◆ **Selection**:
----

Fig. 3. Gate delays, normalized to FO4s.



Fig. 4. Calculating resistance.

The utility of FO4 metrics is that any combinational delay, composed of many different static and dynamic CMOS gate delays, can be divided by an FO4, and this normalized delay holds constant over a wide range of process technologies, temperatures, and voltages. Fig. 3 shows the delay of different CMOS circuits over a number of recent process technologies. Thus, to understand how gate delays will scale, we need only estimate how the delay of a loaded inverter will scale, a much simpler task.

# B. Wire Metrics

Wires have three important electrical characteristics: resistance, capacitance, and inductance. For the forseeable future, their delay and noise behavior, including transmission-line effects, can be well modeled using these three characteristics. All three depend on the wire's geometry and its position relative to other surrounding structures. In this section, we will briefly describe each of these characteristics.

1) Resistance: All wires have resistance, representing the ability of the wire to carry a charge flow. Aluminum wires have a resistivity of  $3.3 \text{ m}\Omega \cdot \text{cm}$ , while thin-film copper wires have a resistivity of  $2.2 \text{ m}\Omega \cdot \text{cm}$ . Resistance (per unit length) is simply calculated as the material resistivity divided by the conductor's cross-sectional area. Because of a thin barrier layer on three sides needed to prevent copper from diffusing into surrounding oxide (see Fig. 4), a wire's resistance as technologies migrated from Al to Cu did not quite decrease by 50%, although it did drop significantly. The barrier thickness for today's 0.18- $\mu$ m generation is 17 nm [3]. Given the simple relationship between resistance and geometry, it is the easiest wire parameter to calculate; the following equation assumes a conformal barrier layer whose thickness on the sides equals that on the bottom:

$$R_{\rm wire} = \frac{\rho}{(\rm thickness - barrier)(\rm width - 2 \ barrier)}.$$
 (1)

Skin effects for the vast majority of on-chip wires are not significant, since wires are less than a few skin depths thick



Fig. 5. Isolated and realistic capacitance models.

and wide. At 1.5 GHz, a frequency that corresponds to a signal transition time of about 100 pS, copper's skin depth is 1.7  $\mu$ m, which exceeds most wire dimensions.

----

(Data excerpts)
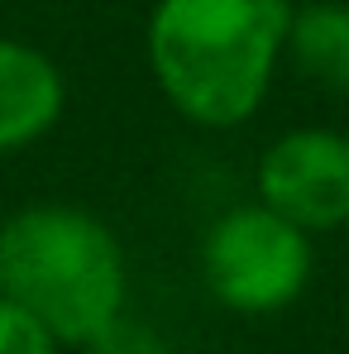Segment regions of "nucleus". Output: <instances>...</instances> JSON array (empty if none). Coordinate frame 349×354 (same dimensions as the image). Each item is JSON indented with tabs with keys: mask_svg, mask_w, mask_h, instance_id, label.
<instances>
[{
	"mask_svg": "<svg viewBox=\"0 0 349 354\" xmlns=\"http://www.w3.org/2000/svg\"><path fill=\"white\" fill-rule=\"evenodd\" d=\"M287 19V0H158L149 62L163 96L211 129L249 120L273 82Z\"/></svg>",
	"mask_w": 349,
	"mask_h": 354,
	"instance_id": "obj_1",
	"label": "nucleus"
},
{
	"mask_svg": "<svg viewBox=\"0 0 349 354\" xmlns=\"http://www.w3.org/2000/svg\"><path fill=\"white\" fill-rule=\"evenodd\" d=\"M0 354H58V340L24 306L0 297Z\"/></svg>",
	"mask_w": 349,
	"mask_h": 354,
	"instance_id": "obj_7",
	"label": "nucleus"
},
{
	"mask_svg": "<svg viewBox=\"0 0 349 354\" xmlns=\"http://www.w3.org/2000/svg\"><path fill=\"white\" fill-rule=\"evenodd\" d=\"M0 297L58 345H91L124 316V254L96 216L29 206L0 225Z\"/></svg>",
	"mask_w": 349,
	"mask_h": 354,
	"instance_id": "obj_2",
	"label": "nucleus"
},
{
	"mask_svg": "<svg viewBox=\"0 0 349 354\" xmlns=\"http://www.w3.org/2000/svg\"><path fill=\"white\" fill-rule=\"evenodd\" d=\"M258 206L301 235L349 221V139L335 129H292L258 158Z\"/></svg>",
	"mask_w": 349,
	"mask_h": 354,
	"instance_id": "obj_4",
	"label": "nucleus"
},
{
	"mask_svg": "<svg viewBox=\"0 0 349 354\" xmlns=\"http://www.w3.org/2000/svg\"><path fill=\"white\" fill-rule=\"evenodd\" d=\"M287 48L301 77L326 91H349V5L321 0L287 19Z\"/></svg>",
	"mask_w": 349,
	"mask_h": 354,
	"instance_id": "obj_6",
	"label": "nucleus"
},
{
	"mask_svg": "<svg viewBox=\"0 0 349 354\" xmlns=\"http://www.w3.org/2000/svg\"><path fill=\"white\" fill-rule=\"evenodd\" d=\"M201 268L206 288L230 311H283L311 278V235H301L268 206H239L211 225Z\"/></svg>",
	"mask_w": 349,
	"mask_h": 354,
	"instance_id": "obj_3",
	"label": "nucleus"
},
{
	"mask_svg": "<svg viewBox=\"0 0 349 354\" xmlns=\"http://www.w3.org/2000/svg\"><path fill=\"white\" fill-rule=\"evenodd\" d=\"M86 350L91 354H168V345H163L149 326H134V321L120 316L115 326H106Z\"/></svg>",
	"mask_w": 349,
	"mask_h": 354,
	"instance_id": "obj_8",
	"label": "nucleus"
},
{
	"mask_svg": "<svg viewBox=\"0 0 349 354\" xmlns=\"http://www.w3.org/2000/svg\"><path fill=\"white\" fill-rule=\"evenodd\" d=\"M62 115V72L29 44L0 39V153L34 144Z\"/></svg>",
	"mask_w": 349,
	"mask_h": 354,
	"instance_id": "obj_5",
	"label": "nucleus"
}]
</instances>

----

◆ **Actions to take**:
1. List every figure caption in the wire-metrics excerpt, each with its figure number.
2. Write out the records verbatim from their first line through the line containing "206L301 235L349 221V139L335", including both of those lines. Omit the picture.

◆ **Replies**:
1.
- Fig. 3. Gate delays, normalized to FO4s.
- Fig. 4. Calculating resistance.
- Fig. 5. Isolated and realistic capacitance models.

2.
Segment regions of "nucleus". Output: <instances>...</instances> JSON array (empty if none). Coordinate frame 349×354 (same dimensions as the image). Each item is JSON indented with tabs with keys: mask_svg, mask_w, mask_h, instance_id, label.
<instances>
[{
	"mask_svg": "<svg viewBox=\"0 0 349 354\" xmlns=\"http://www.w3.org/2000/svg\"><path fill=\"white\" fill-rule=\"evenodd\" d=\"M287 19V0H158L149 62L163 96L211 129L249 120L273 82Z\"/></svg>",
	"mask_w": 349,
	"mask_h": 354,
	"instance_id": "obj_1",
	"label": "nucleus"
},
{
	"mask_svg": "<svg viewBox=\"0 0 349 354\" xmlns=\"http://www.w3.org/2000/svg\"><path fill=\"white\" fill-rule=\"evenodd\" d=\"M0 354H58V340L24 306L0 297Z\"/></svg>",
	"mask_w": 349,
	"mask_h": 354,
	"instance_id": "obj_7",
	"label": "nucleus"
},
{
	"mask_svg": "<svg viewBox=\"0 0 349 354\" xmlns=\"http://www.w3.org/2000/svg\"><path fill=\"white\" fill-rule=\"evenodd\" d=\"M0 297L58 345H91L124 316V254L96 216L29 206L0 225Z\"/></svg>",
	"mask_w": 349,
	"mask_h": 354,
	"instance_id": "obj_2",
	"label": "nucleus"
},
{
	"mask_svg": "<svg viewBox=\"0 0 349 354\" xmlns=\"http://www.w3.org/2000/svg\"><path fill=\"white\" fill-rule=\"evenodd\" d=\"M258 206L301 235L349 221V139L335 129H292L258 158Z\"/></svg>",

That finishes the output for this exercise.